REQUIREMENT 1: According to the passage on Pepinia, in what year did John Gilbert Baker reduce Pepinia to a subgenus of Pitcairnia?
REQUIREMENT 2: State whether each statement agrees with the passage on Pepinia, answering yes or no and quoting the deciding words: (a) Pepinia was established as a genus in 1870 by Adolphe-Théodore Brongniart. (b) Pepinia was elevated again to a genus in 1988 largely because of the shape of its leaves. (c) Pepinia is currently treated as a genus separate from Pitcairnia.
REQUIREMENT 3: Reproduce the part of the passage on Pepinia that begins at the words "Genus of flowering" and stops after "multiple molecular studies.".

PASSAGE SHOWN:
▽
Genus of flowering plants

Pitcairnia subg. Pepinia is a subgenus of plants in the family Bromeliaceae. It has at times been treated as the separate genus Pepinia, but is now included again in the genus Pitcairnia. The name is for Pierre Denis Pépin, French member of the Imperial and Central Society of Agriculture (c.1802-1876).

==Taxonomy==
Pepinia was established as a genus in 1870 by Adolphe-Théodore Brongniart in a publication by Édouard André. Pepinia was reduced to a subgenus of Pitcairnia in 1881 by John Gilbert Baker, but elevated again to a genus in 1988, largely on the basis of the morphology of its seeds. The use of morphological characters to differentiate Pepinia from Pitcairnia was rejected in 1999; a view later confirmed by multiple molecular studies.
△
(Records from a collection)
▽
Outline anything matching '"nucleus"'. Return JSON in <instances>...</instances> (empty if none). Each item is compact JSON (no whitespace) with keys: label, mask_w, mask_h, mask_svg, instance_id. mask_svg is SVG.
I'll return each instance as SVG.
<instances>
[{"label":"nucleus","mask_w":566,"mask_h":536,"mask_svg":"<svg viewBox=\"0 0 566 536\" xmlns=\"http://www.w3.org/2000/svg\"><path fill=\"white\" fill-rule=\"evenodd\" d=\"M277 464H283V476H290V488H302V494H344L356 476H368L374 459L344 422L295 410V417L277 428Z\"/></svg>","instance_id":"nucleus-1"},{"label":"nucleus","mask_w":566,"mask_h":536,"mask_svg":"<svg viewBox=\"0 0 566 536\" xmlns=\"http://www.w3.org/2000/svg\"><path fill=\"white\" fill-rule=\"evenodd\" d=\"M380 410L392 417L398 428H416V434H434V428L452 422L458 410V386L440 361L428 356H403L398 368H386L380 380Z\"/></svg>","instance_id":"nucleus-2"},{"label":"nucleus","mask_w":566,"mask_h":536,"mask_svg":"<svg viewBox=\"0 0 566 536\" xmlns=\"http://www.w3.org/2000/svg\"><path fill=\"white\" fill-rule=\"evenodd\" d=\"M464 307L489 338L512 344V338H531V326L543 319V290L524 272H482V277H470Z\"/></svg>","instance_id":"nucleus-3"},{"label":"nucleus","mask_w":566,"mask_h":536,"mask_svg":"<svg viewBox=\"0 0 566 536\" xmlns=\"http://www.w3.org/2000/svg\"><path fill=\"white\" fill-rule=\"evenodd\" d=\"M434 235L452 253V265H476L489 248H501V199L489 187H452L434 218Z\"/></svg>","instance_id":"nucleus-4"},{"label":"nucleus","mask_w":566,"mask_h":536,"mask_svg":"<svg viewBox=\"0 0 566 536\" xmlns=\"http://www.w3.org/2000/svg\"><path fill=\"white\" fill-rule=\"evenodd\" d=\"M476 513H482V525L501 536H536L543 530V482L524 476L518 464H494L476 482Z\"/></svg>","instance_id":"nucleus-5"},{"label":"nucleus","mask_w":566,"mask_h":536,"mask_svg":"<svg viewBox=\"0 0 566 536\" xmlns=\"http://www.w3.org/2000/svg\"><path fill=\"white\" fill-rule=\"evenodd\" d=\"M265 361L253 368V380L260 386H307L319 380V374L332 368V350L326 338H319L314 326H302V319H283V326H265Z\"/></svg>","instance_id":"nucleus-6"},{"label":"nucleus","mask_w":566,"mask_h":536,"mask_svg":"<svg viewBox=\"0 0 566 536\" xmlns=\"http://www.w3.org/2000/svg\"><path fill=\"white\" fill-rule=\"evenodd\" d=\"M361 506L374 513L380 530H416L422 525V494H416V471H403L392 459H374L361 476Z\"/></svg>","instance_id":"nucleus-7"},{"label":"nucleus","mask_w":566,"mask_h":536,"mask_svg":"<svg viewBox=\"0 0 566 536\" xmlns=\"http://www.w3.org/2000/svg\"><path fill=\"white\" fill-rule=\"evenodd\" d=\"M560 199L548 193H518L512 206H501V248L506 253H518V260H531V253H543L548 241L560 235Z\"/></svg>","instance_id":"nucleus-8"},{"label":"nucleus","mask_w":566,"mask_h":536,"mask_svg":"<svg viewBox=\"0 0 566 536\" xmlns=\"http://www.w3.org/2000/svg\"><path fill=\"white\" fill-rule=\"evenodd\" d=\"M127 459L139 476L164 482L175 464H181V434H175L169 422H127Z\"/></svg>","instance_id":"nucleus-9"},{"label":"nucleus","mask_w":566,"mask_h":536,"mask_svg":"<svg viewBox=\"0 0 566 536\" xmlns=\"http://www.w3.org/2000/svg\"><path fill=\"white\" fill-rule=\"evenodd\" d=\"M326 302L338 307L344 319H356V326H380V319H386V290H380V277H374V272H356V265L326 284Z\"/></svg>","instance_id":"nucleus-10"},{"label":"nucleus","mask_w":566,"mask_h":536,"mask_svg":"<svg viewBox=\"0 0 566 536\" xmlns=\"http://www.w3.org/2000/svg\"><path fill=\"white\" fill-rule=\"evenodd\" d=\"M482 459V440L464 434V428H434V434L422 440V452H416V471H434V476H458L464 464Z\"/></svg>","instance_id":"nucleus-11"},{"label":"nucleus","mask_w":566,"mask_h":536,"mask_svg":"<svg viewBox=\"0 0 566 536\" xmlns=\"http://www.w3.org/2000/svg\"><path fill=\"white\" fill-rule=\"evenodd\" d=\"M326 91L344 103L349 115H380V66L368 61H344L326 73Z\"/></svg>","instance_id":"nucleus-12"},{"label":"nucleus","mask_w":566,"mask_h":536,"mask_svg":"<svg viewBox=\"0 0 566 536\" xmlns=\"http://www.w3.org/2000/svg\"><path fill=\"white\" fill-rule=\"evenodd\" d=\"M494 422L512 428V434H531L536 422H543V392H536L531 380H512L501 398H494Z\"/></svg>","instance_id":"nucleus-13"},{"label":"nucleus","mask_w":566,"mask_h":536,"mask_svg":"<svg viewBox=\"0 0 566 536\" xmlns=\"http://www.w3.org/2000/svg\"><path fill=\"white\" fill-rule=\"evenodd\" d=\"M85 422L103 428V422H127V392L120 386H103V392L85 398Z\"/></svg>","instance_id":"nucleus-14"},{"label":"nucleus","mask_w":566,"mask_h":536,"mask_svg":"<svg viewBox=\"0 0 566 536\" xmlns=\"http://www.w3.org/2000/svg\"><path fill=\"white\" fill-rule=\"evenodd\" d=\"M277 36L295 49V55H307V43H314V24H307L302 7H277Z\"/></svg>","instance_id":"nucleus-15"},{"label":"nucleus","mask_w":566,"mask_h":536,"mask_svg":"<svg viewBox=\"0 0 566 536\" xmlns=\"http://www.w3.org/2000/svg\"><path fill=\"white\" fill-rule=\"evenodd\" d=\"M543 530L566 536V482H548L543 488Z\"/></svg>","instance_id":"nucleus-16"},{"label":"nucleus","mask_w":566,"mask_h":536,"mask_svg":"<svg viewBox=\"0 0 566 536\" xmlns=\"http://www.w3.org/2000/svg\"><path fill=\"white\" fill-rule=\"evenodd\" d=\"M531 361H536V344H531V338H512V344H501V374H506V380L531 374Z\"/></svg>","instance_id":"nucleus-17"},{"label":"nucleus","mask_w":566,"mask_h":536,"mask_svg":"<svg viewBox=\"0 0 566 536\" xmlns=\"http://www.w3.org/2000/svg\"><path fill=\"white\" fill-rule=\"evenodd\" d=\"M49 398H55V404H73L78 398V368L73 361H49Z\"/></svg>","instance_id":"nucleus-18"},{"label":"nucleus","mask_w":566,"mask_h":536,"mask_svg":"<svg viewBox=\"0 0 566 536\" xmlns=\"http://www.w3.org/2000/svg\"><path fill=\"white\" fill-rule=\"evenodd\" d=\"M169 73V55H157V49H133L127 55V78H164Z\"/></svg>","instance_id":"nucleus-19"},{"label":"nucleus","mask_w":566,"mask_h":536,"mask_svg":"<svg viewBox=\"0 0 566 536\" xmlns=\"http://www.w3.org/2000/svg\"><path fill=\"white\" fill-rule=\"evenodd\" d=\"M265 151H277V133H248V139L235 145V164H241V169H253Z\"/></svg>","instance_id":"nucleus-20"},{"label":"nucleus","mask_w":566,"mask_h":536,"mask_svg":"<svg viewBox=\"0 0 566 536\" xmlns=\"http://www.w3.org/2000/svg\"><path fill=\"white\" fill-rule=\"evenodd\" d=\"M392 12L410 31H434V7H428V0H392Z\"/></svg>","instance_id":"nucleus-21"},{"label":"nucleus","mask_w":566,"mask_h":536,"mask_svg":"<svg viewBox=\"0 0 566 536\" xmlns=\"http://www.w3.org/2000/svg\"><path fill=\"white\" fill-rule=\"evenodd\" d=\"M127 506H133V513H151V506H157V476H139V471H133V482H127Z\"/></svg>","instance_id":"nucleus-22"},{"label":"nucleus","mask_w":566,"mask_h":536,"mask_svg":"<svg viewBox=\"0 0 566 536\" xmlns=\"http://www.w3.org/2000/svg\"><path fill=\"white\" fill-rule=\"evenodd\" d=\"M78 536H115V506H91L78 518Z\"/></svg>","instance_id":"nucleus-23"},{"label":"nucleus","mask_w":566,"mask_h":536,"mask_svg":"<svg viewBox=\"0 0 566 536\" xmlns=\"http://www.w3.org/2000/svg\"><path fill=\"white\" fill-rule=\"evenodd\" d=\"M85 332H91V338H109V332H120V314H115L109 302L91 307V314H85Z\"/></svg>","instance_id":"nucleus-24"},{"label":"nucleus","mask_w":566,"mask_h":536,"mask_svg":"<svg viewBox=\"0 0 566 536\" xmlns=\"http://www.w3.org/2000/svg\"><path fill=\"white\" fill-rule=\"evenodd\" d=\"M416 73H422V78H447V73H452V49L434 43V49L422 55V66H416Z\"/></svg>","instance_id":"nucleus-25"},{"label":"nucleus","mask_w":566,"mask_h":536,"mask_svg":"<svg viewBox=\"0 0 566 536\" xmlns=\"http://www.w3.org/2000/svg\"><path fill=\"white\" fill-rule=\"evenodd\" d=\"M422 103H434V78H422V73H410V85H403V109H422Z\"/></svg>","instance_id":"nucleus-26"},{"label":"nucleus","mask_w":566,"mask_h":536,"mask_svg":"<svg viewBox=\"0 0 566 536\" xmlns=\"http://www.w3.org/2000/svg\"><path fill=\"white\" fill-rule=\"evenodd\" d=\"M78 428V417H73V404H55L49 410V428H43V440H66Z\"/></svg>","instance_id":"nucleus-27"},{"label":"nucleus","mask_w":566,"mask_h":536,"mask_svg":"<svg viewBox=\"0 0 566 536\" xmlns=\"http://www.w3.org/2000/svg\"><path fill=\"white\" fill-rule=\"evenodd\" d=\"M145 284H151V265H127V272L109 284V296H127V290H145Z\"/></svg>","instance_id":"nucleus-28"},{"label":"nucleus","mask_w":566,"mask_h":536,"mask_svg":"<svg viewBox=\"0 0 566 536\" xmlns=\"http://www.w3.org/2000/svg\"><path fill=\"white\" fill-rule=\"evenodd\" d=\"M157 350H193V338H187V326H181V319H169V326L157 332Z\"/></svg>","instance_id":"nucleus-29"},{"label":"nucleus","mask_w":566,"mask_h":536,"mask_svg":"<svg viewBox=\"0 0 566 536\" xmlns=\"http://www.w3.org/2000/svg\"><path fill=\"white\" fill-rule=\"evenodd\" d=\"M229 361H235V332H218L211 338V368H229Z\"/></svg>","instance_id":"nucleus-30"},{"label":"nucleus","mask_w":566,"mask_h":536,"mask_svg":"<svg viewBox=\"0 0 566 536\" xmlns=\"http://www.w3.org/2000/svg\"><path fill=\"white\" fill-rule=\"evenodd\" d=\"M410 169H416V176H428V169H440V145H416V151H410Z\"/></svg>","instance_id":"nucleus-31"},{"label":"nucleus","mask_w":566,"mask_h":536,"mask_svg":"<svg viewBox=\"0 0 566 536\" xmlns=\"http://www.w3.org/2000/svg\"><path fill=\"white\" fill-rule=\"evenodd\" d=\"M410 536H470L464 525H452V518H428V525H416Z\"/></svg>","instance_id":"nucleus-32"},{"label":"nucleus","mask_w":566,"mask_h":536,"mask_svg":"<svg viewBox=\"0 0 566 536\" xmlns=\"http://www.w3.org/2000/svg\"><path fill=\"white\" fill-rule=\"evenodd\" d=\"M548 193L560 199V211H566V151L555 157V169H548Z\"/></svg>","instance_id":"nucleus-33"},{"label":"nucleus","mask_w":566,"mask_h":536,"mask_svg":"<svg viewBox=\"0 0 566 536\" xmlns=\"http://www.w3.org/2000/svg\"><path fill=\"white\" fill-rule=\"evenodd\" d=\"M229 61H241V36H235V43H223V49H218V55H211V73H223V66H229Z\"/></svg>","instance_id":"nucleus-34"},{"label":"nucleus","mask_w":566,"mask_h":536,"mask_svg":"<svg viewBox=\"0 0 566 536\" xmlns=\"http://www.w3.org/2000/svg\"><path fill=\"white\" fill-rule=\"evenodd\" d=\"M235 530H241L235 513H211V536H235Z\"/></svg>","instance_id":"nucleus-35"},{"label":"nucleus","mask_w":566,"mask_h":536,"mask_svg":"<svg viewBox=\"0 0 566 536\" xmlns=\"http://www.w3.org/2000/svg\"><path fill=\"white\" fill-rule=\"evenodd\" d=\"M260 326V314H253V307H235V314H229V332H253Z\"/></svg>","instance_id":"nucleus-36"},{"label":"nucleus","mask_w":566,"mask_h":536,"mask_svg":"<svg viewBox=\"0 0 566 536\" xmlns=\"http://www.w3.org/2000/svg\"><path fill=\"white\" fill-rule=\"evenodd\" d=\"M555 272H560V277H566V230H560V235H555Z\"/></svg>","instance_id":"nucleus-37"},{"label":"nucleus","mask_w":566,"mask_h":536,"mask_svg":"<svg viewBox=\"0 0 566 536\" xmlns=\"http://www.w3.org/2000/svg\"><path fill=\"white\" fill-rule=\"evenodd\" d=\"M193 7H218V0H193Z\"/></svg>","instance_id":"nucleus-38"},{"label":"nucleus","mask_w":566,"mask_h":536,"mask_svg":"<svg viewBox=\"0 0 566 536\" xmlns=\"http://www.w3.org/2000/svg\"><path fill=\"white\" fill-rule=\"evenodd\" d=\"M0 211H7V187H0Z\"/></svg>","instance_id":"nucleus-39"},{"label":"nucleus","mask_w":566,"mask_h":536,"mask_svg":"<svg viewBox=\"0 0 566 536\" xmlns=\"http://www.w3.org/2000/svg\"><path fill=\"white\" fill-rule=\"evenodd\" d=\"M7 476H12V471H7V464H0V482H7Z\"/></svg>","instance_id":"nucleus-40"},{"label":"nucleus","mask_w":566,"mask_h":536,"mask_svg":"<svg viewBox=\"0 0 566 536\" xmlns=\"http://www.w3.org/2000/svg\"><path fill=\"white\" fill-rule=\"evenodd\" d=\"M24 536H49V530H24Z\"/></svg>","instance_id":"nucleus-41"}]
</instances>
△
ANSWER BOX 1: 1881

ANSWER BOX 2:
(a) Yes: "Pepinia was established as a genus in 1870 by Adolphe-Théodore Brongniart"
(b) No: "largely on the basis of the morphology of its seeds"
(c) No: "is now included again in the genus Pitcairnia"

ANSWER BOX 3:
Genus of flowering plants

Pitcairnia subg. Pepinia is a subgenus of plants in the family Bromeliaceae. It has at times been treated as the separate genus Pepinia, but is now included again in the genus Pitcairnia. The name is for Pierre Denis Pépin, French member of the Imperial and Central Society of Agriculture (c.1802-1876).

==Taxonomy==
Pepinia was established as a genus in 1870 by Adolphe-Théodore Brongniart in a publication by Édouard André. Pepinia was reduced to a subgenus of Pitcairnia in 1881 by John Gilbert Baker, but elevated again to a genus in 1988, largely on the basis of the morphology of its seeds. The use of morphological characters to differentiate Pepinia from Pitcairnia was rejected in 1999; a view later confirmed by multiple molecular studies.